Masih kelanjutan kisah teman yang kehilangan HP di mesjid AL Azhar. Ternyata waktu itu ada seorang mbak-mbak yang melihat seorang ibu mengambil HP teman, saya lalu memasukkannya kedalam tasnya.

Waktu itu disebelah teman saya ada seorang bayi dan seorang anak perempuan sekitar 7 tahun, kakak sang bayi, yang sedang ditinggal ibunya berwudhu. Kemudian sang bayi menangis. Kami semua tidak berani mengangkat sang bayi. Kemudian ada seorang ibu separuh baya yang datang, Kami semua mengira ibu itu adalah ibu bayi tersebut. Sang ibu kemudian menggendong bayi tersebut. Ternyata ibu itu pencuri.

Teman saya melaporkan ke Satpam, Satpam memanggil ibu itu, tetapi ia tidak mengaku, bahkan sampai bersumpah atas nama Al quran. Yah … begitulah akhir kisah HP itu.

Lain lagi kisah HP  kakak saya yang hilang dirumah dalam acara Halal Bihalal, mengherankan dan ironis sekali.
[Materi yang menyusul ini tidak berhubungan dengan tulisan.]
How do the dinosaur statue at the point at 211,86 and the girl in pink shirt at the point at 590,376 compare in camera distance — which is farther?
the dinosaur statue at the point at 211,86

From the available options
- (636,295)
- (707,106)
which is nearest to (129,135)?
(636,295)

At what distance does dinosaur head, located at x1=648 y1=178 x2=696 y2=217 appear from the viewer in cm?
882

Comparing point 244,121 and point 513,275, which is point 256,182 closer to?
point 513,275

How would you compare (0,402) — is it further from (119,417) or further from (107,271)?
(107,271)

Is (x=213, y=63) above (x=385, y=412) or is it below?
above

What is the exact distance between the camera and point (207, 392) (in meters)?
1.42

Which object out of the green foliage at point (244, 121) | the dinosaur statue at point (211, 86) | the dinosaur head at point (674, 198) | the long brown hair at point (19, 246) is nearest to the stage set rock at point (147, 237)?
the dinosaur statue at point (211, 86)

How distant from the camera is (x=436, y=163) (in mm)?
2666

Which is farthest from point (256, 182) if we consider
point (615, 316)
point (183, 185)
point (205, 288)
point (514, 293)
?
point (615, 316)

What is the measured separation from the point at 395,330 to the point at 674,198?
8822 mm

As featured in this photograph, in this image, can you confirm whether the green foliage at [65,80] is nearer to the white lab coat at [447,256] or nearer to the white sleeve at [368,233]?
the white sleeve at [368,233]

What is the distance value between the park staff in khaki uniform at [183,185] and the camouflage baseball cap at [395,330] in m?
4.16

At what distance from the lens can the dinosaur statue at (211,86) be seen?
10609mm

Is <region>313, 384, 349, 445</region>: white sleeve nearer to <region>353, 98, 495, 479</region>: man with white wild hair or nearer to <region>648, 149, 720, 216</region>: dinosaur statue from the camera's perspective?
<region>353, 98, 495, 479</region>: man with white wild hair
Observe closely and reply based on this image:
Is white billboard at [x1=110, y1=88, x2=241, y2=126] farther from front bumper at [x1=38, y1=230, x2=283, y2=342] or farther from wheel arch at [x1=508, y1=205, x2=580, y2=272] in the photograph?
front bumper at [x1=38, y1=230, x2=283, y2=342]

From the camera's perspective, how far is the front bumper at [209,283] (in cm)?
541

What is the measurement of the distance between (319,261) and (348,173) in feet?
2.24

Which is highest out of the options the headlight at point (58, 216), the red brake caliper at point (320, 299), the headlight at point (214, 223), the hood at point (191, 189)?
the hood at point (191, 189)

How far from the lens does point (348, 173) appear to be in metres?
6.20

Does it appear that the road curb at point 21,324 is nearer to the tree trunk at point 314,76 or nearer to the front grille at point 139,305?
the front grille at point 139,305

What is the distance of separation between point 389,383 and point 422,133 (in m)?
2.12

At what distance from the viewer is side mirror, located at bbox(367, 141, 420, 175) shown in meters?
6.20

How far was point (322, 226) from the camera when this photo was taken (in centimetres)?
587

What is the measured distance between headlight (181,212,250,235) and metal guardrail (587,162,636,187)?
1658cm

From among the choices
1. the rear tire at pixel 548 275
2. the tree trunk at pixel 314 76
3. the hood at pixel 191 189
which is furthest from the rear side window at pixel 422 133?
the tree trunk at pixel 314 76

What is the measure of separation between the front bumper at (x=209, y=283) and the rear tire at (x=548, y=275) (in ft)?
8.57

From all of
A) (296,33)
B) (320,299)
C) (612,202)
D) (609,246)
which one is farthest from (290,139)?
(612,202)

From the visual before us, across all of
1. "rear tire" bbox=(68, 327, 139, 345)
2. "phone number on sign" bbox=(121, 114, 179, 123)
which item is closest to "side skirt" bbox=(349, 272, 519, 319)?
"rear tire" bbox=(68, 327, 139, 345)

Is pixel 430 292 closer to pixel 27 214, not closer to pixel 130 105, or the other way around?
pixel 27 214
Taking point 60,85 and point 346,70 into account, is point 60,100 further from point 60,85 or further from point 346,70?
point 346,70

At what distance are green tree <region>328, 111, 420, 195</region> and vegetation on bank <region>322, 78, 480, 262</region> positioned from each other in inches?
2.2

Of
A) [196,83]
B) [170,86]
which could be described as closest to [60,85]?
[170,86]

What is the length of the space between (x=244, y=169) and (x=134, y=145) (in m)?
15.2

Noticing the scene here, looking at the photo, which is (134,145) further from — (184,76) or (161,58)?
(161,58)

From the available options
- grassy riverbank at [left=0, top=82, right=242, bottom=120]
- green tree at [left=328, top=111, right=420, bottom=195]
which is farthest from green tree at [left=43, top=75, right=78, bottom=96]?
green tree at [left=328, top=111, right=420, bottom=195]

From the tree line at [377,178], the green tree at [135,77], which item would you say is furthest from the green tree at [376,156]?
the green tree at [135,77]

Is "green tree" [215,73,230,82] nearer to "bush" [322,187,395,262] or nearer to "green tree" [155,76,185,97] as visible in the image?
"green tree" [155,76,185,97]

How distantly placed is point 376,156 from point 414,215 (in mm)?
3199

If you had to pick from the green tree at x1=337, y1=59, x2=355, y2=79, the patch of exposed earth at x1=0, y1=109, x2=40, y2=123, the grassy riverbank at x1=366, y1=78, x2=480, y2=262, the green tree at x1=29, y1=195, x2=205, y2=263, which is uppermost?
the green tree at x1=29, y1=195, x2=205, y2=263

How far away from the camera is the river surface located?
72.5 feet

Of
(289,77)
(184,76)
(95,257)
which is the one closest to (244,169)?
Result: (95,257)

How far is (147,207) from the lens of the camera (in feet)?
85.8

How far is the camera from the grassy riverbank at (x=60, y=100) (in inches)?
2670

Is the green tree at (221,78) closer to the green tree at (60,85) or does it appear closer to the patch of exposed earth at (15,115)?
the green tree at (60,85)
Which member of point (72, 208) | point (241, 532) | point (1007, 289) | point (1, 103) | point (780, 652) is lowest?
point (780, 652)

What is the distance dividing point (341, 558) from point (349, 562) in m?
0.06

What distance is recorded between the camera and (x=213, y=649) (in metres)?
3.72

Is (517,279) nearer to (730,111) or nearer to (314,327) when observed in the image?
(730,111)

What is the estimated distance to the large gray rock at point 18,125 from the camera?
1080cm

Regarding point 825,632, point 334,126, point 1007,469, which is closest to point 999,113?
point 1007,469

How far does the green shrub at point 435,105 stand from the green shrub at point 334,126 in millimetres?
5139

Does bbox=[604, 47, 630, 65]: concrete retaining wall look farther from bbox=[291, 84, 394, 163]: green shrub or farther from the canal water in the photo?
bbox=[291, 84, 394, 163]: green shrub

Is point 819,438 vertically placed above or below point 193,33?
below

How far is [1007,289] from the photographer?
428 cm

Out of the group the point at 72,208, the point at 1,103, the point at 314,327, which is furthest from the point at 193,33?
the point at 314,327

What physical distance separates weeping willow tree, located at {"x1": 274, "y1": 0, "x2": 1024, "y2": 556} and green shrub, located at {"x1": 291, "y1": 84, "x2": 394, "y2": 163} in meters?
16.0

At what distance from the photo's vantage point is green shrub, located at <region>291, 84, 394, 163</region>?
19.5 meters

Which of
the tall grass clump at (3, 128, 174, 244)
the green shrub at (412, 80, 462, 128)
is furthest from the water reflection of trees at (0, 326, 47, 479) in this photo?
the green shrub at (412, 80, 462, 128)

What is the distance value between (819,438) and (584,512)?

Dalam lima menit nomor sudah tidak aktif.

Dalam dua minggu saya melihat langsung kehilangan HP dari orang-orang terdekat. Lalu saya teringat peristiwa hilangnya HP kakak saya yang lain.

Tahun lalu, rumah kakak saya kemasukan maling, tetapi setelah diperikasa tidak ada barang-barang yang hilang. Kakak saya bingung, tetapi setelah diperiksa lagi ternyata yang hilang adalah HP Flexi nya dan celengan anaknya. Bener-bener aneh itu maling.
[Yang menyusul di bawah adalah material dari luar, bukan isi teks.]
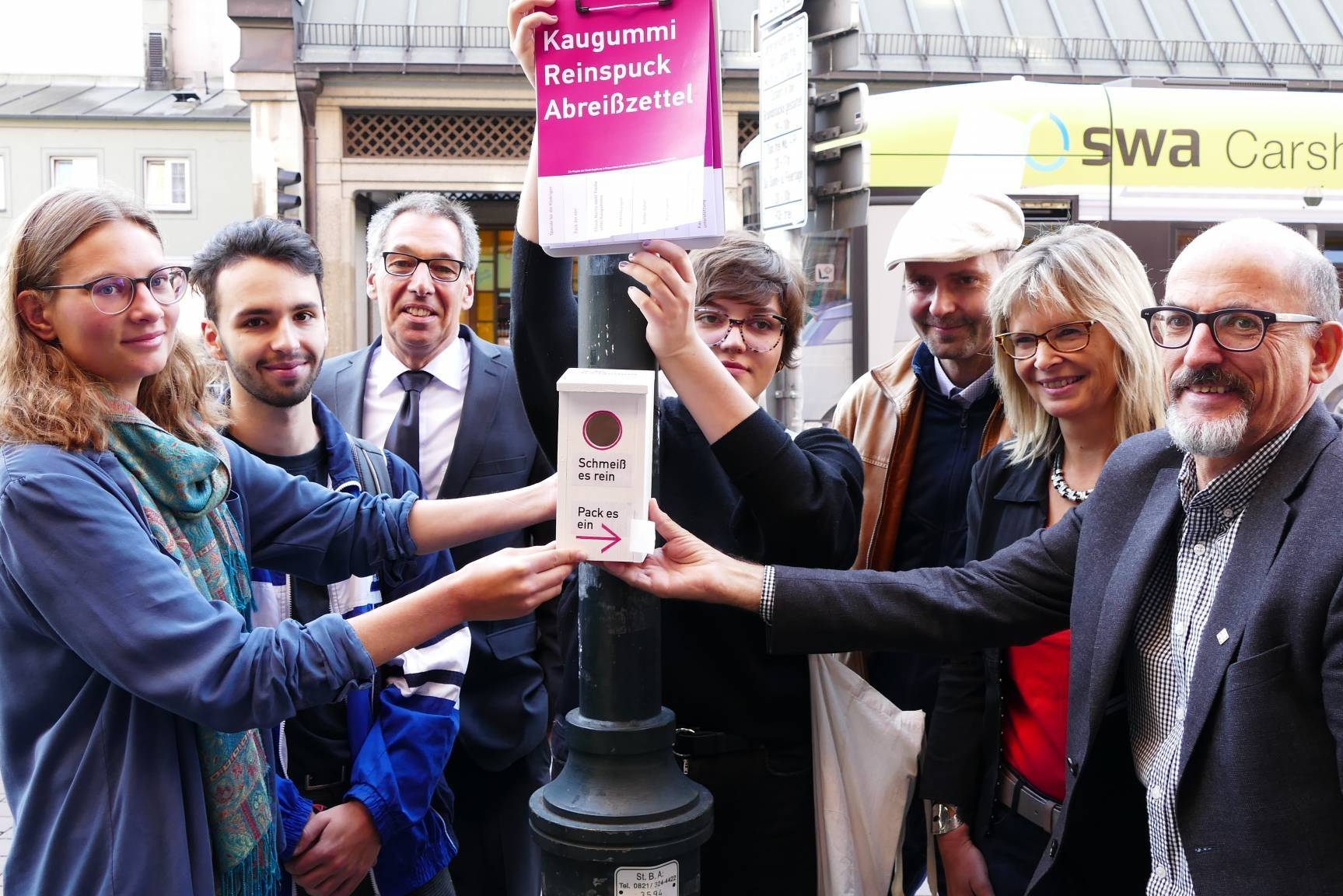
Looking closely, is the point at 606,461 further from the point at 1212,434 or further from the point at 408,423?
the point at 408,423

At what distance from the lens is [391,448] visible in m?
3.36

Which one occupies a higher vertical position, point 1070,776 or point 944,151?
point 944,151

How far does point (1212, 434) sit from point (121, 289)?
1802 mm

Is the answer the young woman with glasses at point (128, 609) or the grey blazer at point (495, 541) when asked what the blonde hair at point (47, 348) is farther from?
the grey blazer at point (495, 541)

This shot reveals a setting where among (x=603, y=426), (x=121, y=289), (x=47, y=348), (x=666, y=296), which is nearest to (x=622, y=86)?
(x=666, y=296)

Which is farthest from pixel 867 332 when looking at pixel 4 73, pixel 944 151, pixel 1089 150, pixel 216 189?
pixel 4 73

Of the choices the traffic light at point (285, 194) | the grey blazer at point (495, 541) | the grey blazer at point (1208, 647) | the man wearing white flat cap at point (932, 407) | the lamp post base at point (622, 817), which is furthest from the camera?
the traffic light at point (285, 194)

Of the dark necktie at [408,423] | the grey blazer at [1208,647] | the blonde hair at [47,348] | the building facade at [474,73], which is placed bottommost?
the grey blazer at [1208,647]

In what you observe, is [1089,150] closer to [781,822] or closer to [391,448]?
[391,448]

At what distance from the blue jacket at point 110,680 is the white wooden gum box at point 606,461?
0.44 metres

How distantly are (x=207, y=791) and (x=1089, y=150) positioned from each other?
787cm

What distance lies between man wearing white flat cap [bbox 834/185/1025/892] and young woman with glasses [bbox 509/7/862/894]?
0.79 metres

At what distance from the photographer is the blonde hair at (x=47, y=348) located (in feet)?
6.04

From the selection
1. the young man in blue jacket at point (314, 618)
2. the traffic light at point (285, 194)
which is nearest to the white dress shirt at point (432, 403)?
the young man in blue jacket at point (314, 618)
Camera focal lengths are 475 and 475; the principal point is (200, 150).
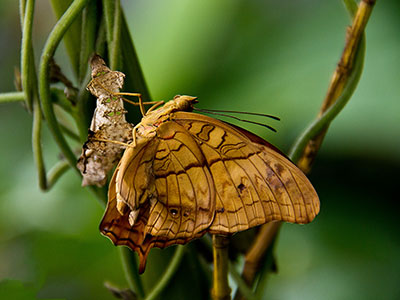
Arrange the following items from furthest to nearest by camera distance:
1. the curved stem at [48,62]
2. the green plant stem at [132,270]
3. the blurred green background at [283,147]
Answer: the blurred green background at [283,147], the green plant stem at [132,270], the curved stem at [48,62]

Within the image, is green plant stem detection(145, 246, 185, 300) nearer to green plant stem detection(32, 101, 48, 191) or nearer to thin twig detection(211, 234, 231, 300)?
thin twig detection(211, 234, 231, 300)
Kakak saya lalu memblokir rekening telepon Flexinya, sehingga HP itu tidak bisa untuk menelepon, hanya bisa untuk menerima. Beberapa bulan berlalu, istri kakak saya iseng coba-coba menelepon nomor Flexi itu dan ternyata diangkat oleh seorang perempuan. Dia mengaku suaminya membeli dari orang yang menjajakan di pintu Tol. Kakak saya lalu menceritakan tentang hilangnya HP itu. Keesokannya ia ditelpon oleh seorang laki-laki yang katanya ingin mengembalikan HP itu. Anehnya tanpa menanya alamat, laki-laki itu beberapa jam kemudian sampai rumah kakak saya, dia pun tahu nama kakan saya. Mungkin dialah  malingnya. Dia bilang istrinya sedang hamil sehingga tidak mau HP curian dan menyuruh mengembalikan HP itu.Dan dia meminta ganti uang 200 ribu untuk mengganti uangnya ketika membeli HP itu.

HP Flexi pasca bayar itu tidak menggunakan chip, tetapi nomor yang disuntik. Untuk memblokirnya lebih mudah, karena sang pencuri tidak bisa menggunakan HP curian tersebut.  Untuk dijual juga susah. Mungkin karena itulah si pencuri menggunakan akal agar bisa mendapat uang, yaitu meminta si pemilik untuk menebusnya, seperti cara diatas.

Berbeda jauh sekali dengan HP dengan memakai chip. Ketika HP dicuri, si pencuri dengan mudahnya membuang chip, lalu menjual HPnya. Saya berpikir, mungkinkah HP-HP GSM pasca bayar untuk menggunakan sistem seperti HP CDMA, tanpa menggunakan chip. Mungkin kekurangannya yaitu tidak fleksible menukar-nukar HP dan chip-nya. Tetapi lebih aman terhadap pencurian. Atau mungkin ada sistem lain, yang memungkinkan pencuri tidak dapat memanfaatkan HP curian, sehingga meminimalkan kasus pencurian HP.